I wasn't planning on using any carbon on the richlite neck, at the current moment I'm almost worried about it being TOO stiff. I guess we'll see after it gets a carve, if I can carve it. Really just a big experiment, but apparently others have used it before so we'll see.



dmlinger said:


> I'm impressed with that black limba body you have there. Are you buying those pre-made, or are you gluing blanks from lumber? I can't, for the life of me, find black limba lumber near me for sale. And all of the online blanks are so over priced.


I've been stocking up from online resellers any chance I see one, which isn't often anymore. And yes they've been pricey. This one I've been hanging on to for about 3 years, but I've 3 more that are at least equally good waiting for exactly the right build. Because it's so hard to find I've been starting to use Sapele a lot more, easy to find nice pieces.


----------



## BlackMastodon (Nov 30, 2020)

KR250 said:


> Will you hate me if I put in EMG X series?


Ew, EMGs are SoOoOo 2007. 

/s


----------



## KR250 (Dec 7, 2020)

Alright, EMG's aside (still going in ...) I started a new bass build as a trade for some go-fast car parts. "Turbo Bass!"

4 string bass
1 pc epic Black limba body
Claro walnut top
5pc wenge padauk neck
More details once it's completed











Thought about adding a cool laminate in the scarf, but decided to line it up best I could and came out pretty decent. 
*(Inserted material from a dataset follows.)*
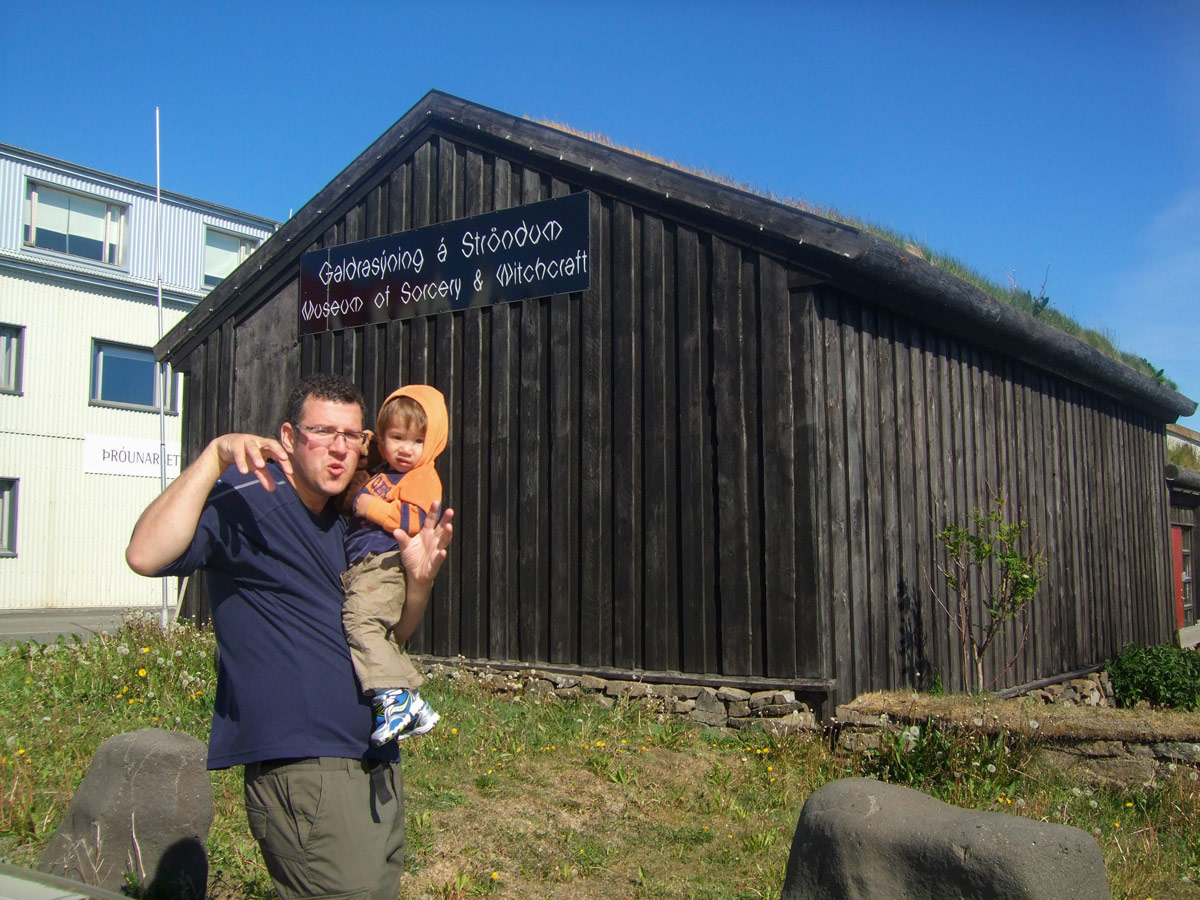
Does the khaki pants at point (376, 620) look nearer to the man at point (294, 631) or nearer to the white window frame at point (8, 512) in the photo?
the man at point (294, 631)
I'm making coasters out of a bunch of scrap wood from past builds for gifts this year. Last year was cutting boards. No pieces go to waste!



Previous batch finished.


----------



## Omzig (Dec 8, 2020)

Super as always i love your labs and scarf work so dam clean!, i remember a post from the old talk bass build forums about making lambs scaf's with inter locking strips, i'll try and make up a diagram for it, i cant recall seeing it used anywere else but it seemed like a great method, also very cool idea on the coaster i think i'll do that with some of my scraps and some cork i have kicking about.


----------



## KnightBrolaire (Dec 9, 2020)

dmlinger said:


> Good to know about Rockler! I'll call my local shops to see what they have and will check out the other. Thanks!


my bad, it wasn't unique woods NW, it was Tropical Exotic Hardwoods out of california. They get some massive slabs of limba.


----------



## Omzig (Dec 13, 2020)

So this following image might explain what i was babbling on about with the inter locking lams and how to cut them 







I haven't gotten around to testing this out myself yet, but it should result in a much stronger joint as it doesn't just rely on the glue to hold everything together, let me know what you think


----------



## KnightBrolaire (Dec 13, 2020)

Omzig said:


> So this following image might explain what i was babbling on about with the inter locking lams and how to cut them
> 
> 
> 
> ...


slap some dovetails in there lol


----------



## Omzig (Dec 13, 2020)

KnightBrolaire said:


> slap some dovetails in there lol



Can't see how that would be relivent to this kind of angled joint,aren't dove tails just for face on side to side joins ? the above method has no more extra cuts than a standard scarf it's just that the wood is arranged in a different config to crate a physical lock, you can see how it works by interlocking your fingers in a similar manner...


----------



## KR250 (Dec 13, 2020)

Omzig said:


> So this following image might explain what i was babbling on about with the inter locking lams and how to cut them
> I haven't gotten around to testing this out myself yet, but it should result in a much stronger joint as it doesn't just rely on the glue to hold everything together, let me know what you think



Oh cool! Thanks for sharing. Trying to picture the sequence of cuts to make that happen, but it looks like a degree of extra precision and planning required. 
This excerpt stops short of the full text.